16:25 For some exactly defined value of the velocity, we ourselves produce the
16:29 results of measurement." So this is their notion that, you know, quantum mechanics
16:35 doesn't have definite values until you do an experiment on it, until you do a
16:39 measurement. Now, this is just kind of nutty to me, just on the face of it. I
16:45 mean, there is a reality. I experience reality, but, you know, to each their own. And, you
16:50 know, the idea that Bell pursued was, you know, so Einstein, Podolsky, and Rosen came
16:58 up with the argument that, hey, this stuff has to be defined beforehand. Here's how
17:02 you do it because of this, you know, otherwise you have this, you need it now.

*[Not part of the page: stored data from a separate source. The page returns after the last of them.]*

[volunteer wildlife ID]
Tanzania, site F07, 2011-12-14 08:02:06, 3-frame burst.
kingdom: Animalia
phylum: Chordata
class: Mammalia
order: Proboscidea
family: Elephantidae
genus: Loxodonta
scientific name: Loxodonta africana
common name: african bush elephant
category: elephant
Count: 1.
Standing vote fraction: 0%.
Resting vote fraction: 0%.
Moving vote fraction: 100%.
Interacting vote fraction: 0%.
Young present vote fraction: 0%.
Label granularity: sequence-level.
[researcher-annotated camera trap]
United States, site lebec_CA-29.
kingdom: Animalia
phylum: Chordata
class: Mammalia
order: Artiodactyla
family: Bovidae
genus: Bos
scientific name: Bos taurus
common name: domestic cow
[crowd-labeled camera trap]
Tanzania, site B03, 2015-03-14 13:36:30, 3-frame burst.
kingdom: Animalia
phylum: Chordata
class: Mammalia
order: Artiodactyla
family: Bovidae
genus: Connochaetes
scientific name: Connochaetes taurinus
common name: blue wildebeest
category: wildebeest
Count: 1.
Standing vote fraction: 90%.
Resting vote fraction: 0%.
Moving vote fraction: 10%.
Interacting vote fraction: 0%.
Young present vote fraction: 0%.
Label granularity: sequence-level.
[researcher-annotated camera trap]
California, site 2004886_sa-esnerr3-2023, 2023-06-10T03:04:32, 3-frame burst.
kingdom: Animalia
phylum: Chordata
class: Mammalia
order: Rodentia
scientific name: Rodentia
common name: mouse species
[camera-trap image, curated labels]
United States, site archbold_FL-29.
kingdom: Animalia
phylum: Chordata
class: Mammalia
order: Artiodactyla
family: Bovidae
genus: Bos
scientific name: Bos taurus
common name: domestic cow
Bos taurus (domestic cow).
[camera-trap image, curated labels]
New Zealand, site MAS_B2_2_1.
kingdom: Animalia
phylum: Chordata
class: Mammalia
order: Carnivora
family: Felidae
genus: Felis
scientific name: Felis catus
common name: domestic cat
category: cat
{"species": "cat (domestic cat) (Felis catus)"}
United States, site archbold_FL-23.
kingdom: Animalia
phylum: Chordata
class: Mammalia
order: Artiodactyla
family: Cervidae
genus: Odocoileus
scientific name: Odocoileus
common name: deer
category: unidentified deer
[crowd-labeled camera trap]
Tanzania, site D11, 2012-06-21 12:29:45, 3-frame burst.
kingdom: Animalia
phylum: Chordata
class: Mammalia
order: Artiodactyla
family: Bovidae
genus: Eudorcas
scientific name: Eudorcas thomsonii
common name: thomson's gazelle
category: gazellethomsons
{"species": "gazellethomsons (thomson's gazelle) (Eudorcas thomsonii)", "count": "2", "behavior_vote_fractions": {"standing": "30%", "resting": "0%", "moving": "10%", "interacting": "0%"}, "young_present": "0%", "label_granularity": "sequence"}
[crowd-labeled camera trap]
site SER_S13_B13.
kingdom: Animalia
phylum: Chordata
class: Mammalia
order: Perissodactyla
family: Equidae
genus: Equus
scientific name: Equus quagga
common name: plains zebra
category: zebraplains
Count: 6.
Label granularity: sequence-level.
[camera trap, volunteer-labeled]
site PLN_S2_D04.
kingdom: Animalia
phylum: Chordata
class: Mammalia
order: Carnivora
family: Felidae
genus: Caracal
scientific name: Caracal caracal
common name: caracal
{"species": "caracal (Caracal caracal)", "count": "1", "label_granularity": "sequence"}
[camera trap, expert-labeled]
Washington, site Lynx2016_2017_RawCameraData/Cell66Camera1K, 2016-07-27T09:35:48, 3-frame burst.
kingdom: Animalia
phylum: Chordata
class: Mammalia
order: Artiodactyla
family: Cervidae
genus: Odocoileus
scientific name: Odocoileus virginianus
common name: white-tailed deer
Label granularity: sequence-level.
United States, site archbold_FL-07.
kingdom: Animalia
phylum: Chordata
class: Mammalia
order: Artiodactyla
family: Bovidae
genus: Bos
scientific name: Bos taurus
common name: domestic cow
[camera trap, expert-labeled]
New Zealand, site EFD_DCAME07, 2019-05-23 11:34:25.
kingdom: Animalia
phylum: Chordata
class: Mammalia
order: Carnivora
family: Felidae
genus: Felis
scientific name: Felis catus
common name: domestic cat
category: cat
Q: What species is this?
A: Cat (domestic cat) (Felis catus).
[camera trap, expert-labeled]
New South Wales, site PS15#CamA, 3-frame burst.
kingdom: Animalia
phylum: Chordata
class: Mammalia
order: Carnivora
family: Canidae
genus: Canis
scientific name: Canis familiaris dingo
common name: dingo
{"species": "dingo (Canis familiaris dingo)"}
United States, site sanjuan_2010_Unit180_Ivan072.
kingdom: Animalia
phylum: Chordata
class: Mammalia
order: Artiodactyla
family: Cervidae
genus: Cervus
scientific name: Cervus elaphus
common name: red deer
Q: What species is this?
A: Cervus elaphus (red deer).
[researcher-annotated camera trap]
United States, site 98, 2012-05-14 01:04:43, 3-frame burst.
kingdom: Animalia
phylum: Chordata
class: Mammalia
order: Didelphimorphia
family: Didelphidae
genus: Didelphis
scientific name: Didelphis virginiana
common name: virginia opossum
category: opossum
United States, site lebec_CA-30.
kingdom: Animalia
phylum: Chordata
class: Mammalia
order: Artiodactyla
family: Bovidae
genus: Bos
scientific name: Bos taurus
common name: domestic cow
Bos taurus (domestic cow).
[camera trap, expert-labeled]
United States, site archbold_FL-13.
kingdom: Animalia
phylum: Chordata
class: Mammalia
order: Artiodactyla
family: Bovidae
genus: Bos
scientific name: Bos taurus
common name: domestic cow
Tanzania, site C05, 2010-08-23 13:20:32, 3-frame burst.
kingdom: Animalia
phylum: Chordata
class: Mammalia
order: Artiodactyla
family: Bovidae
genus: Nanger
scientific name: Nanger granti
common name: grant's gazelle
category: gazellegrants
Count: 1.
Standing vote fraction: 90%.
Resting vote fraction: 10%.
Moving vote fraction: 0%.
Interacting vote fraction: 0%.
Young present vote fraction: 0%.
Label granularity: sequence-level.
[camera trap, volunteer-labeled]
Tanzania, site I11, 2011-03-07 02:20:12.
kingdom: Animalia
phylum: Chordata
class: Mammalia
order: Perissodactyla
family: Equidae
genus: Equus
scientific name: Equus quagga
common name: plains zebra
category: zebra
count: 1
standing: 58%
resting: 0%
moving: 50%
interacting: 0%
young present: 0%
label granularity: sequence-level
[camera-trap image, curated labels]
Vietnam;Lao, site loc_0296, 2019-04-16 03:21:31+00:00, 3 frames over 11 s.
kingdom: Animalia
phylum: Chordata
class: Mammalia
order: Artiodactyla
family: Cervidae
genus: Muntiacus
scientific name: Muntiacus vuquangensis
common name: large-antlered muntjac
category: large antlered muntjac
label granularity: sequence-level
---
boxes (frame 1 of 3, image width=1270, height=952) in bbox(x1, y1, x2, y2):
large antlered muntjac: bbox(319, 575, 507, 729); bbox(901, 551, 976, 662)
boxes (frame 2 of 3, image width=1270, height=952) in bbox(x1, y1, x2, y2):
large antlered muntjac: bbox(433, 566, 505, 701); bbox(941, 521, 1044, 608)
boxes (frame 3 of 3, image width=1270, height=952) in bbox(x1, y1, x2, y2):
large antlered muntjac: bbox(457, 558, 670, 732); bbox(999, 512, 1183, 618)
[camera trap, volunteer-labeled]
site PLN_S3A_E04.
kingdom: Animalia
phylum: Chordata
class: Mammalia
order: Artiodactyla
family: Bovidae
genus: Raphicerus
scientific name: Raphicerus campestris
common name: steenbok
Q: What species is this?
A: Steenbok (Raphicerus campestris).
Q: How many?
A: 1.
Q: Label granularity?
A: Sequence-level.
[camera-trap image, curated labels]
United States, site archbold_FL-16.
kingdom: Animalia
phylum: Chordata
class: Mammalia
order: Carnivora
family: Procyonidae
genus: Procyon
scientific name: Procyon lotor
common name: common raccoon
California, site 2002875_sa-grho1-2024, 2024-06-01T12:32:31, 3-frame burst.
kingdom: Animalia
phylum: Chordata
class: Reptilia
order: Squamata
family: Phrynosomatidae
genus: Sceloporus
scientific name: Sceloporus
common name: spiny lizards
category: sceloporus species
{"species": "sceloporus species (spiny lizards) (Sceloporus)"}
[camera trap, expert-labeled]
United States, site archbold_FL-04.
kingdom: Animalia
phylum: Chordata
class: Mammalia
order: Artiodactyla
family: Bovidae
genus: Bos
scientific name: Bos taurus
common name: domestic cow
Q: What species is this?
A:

17:07 You need it now, which isn't in line with relativity. So, instead, you know, what
17:14 Bell discovered was that, actually, that idea doesn't work. And so you're left
17:19 with the fact, okay, you know, you definitely have to have a now. And once you
17:24 have a now, you can say, well, nothing's defined until you measure it. And once you
17:26 measure it, it's now defined for everything that matters. You've got the
17:31 now. So, that's cool. All right, so, can we do better than that? Well, you can. So, I
17:41 think I'll, hopefully next week, conclude with the Bohmian version of what's going
17:48 on with spin. Just to give you a clue here, one of the great catchphrases of my
17:56 collaborators on this is, even spin is not real. All right, hopefully I can
18:05 explain that next time. But, so, to sum up today's point, you have these, you know,
18:13 correlations up down for these particles, and it doesn't matter how you orient the
18:18 measuring devices, you're always going to have an up and down, you're always going to
18:21 have it correlated with the other one. And so, but you can't, they can't all be
18:29 predetermined in advance. Now, I will say that there is one way to avoid the now,
18:38 which is to say that when you do an experiment, you don't actually get a
18:41 result. You only get a result, it only comes into focus when you're able to
18:46 take the results of both kind of sides of the experiments, they come together,
18:50 and they come together in just the right way, and that's when it's all defined.
18:54 That's kind of how the many worlds version of quantum mechanics escapes all
18:59 this stuff. However, to escape the now by saying there actually is nothing actually
19:04 definite and existing right now, well that seems kind of crazy. So, yeah. Anyway,
19:12 next week, Bohmian version of this stuff, and then, I don't know, maybe I'll be done
19:17 with physics. We'll see. All right, I have a good one.